President Obama’s second inaugural address called for a renewed spirit of collaboration and innovation throughout the U.S. to ensure that poverty and hardship won’t continue to stand in the way of our children’s and our nation’s future success. No society can prosper unless all its children have an equal chance to thrive.

We recognize that the challenges facing America’s vulnerable children are deep, systemic, and heartbreaking. Because of the economic crisis, divergent wealth patterns, and fractured systems, addressing the plight of America’s disadvantaged communities requires businesses, governments, philanthropies, and communities to test out new approaches and fresh ways of thinking. At the W.K. Kellogg Foundation, we’re doing just that.

As a long-time funder through grantmaking to not-for-profit initiatives in education, health, anti-poverty, and other areas, the W.K. Kellogg Foundation works alongside communities across the country to help foster educated kids, healthy kids, and secure families. Recently, the foundation recognized that an emerging class of for-profit entities also exhibited the capacity for addressing our core concern of advancing the needs and best interests of vulnerable children.

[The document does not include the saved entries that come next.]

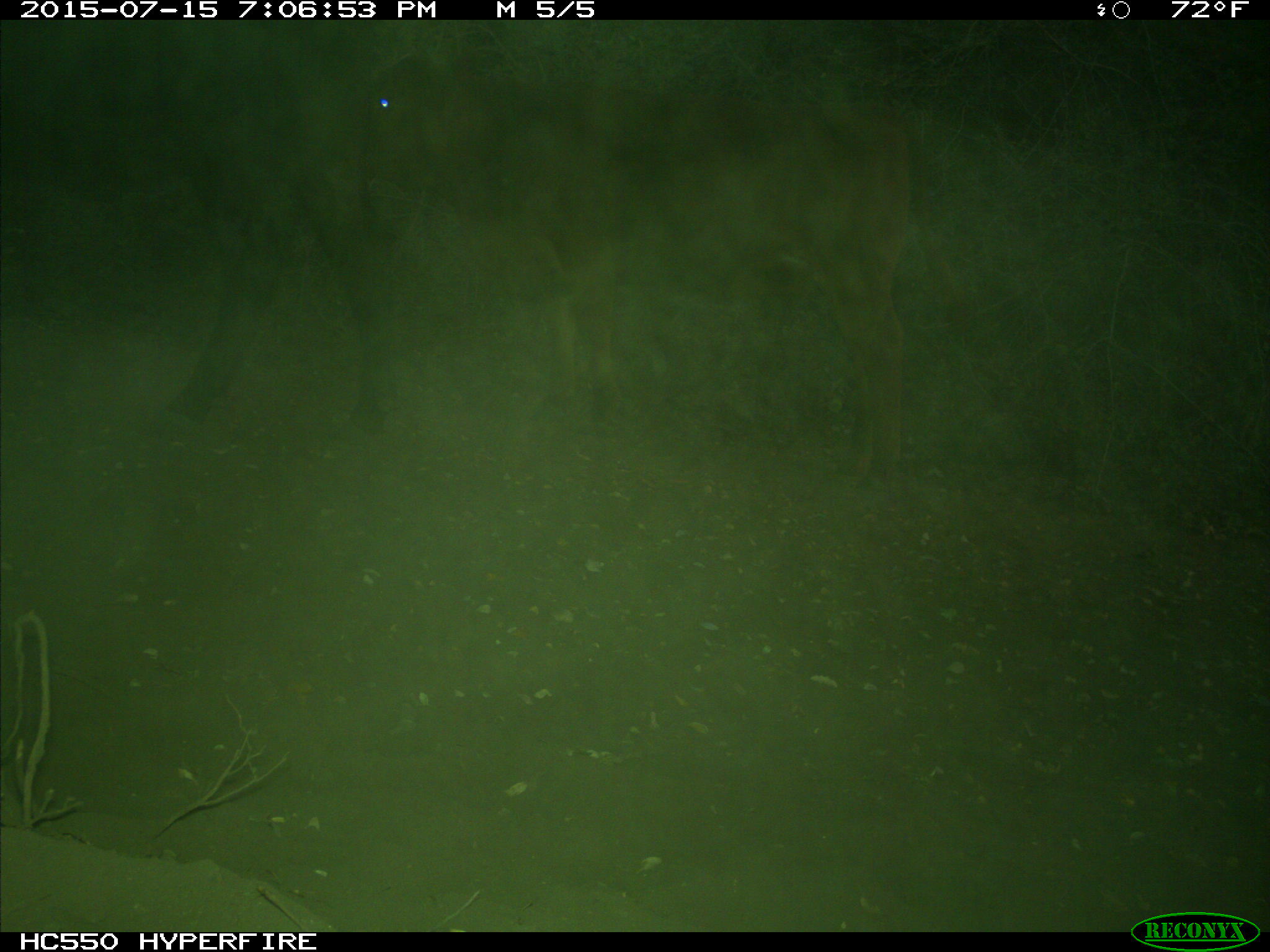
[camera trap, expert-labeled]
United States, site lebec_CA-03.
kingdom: Animalia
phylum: Chordata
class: Mammalia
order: Artiodactyla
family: Bovidae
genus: Bos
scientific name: Bos taurus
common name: domestic cow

While other foundations, like the F.B. Heron Foundation, have paved the way for this work, we are finding new opportunities with investments that provide families with a range of critical resources such as affordable homes, a living wage job, and access to quality preschool or nutritious meals, daily.

In 2007 the Kellogg Foundation decided to expand its approach to philanthropy by allocating $100 million of endowment dollars to a new program called “Mission Driven Investing,” giving equal weight to both social impact and financial returns. Our investments align with the Foundation’s overall goals, mission, and priorities, and our investments are expected to achieve a market rate return.

However, this is not simply about financial returns. We draw upon our insights and learning from community-focused grantmaking approaches to inform our impact investing strategies. We have the same direct involvement and relationships with our investment partners as we do with our grantee partners.

The field of impact investing is garnering a lot of attention. We seek a grant portfolio diverse in size and scope. Our investments come in all shapes and sizes and in a variety of asset classes—for example cash deposits, fixed income, and private equity—and across all our program areas of interest. By seeking direct equity investments, we have achieved a level of partnership and activity that passive investments through third parties don’t allow.

Insisting that financial success and mission impact are not mutually exclusive has enabled our organization to accomplish a great deal—with more on the horizon. In these first five years, the foundation’s investments have yielded high-impact social and financial returns—ushering in new mobile technologies and innovative tools for educators; providing healthy, affordable school lunches for vulnerable children in New Orleans and other priority places; and expanding access to capital to underserved communities through community banking, to name several.

Yet successful investments such as those above have not only resulted in significant social impact and market returns, they’ve provided a learning return for our entire organization. Much as our grantmaking legacy provided us with guidance for our entrée into impact investing, now we’re using the lessons learned from our investments to inform our ongoing grantmaking efforts.

By expanding our approach, we’ve discovered possibilities to positively alter outcomes for vulnerable children. We are finding that the combined and applied learning lessons shared among a variety of approaches, including grantmaking, advocacy strategies, and impact investing, makes us most effective. At the Kellogg Foundation we believe it is our responsibility to continue to find creative and innovative ways to deliver on our mission to support children, families, and communities.

I look forward to expanding on the particulars of how the Kellogg Foundation has implemented this approach during a session on impact investing at the 2013 CEP conference. Antony Bugg-Levine of the Nonprofit Finance Fund, Patrick McCarthy of The Annie E. Casey Foundation, Kathy Merchant of The Greater Cincinnati Foundation, and Tracy Palandjian of Social Finance. will join me in a debate about the merits and limitations of impact investing for institutional philanthropy.

 

Sterling K. Speirn is President and CEO of the W.K. Kellogg Foundation.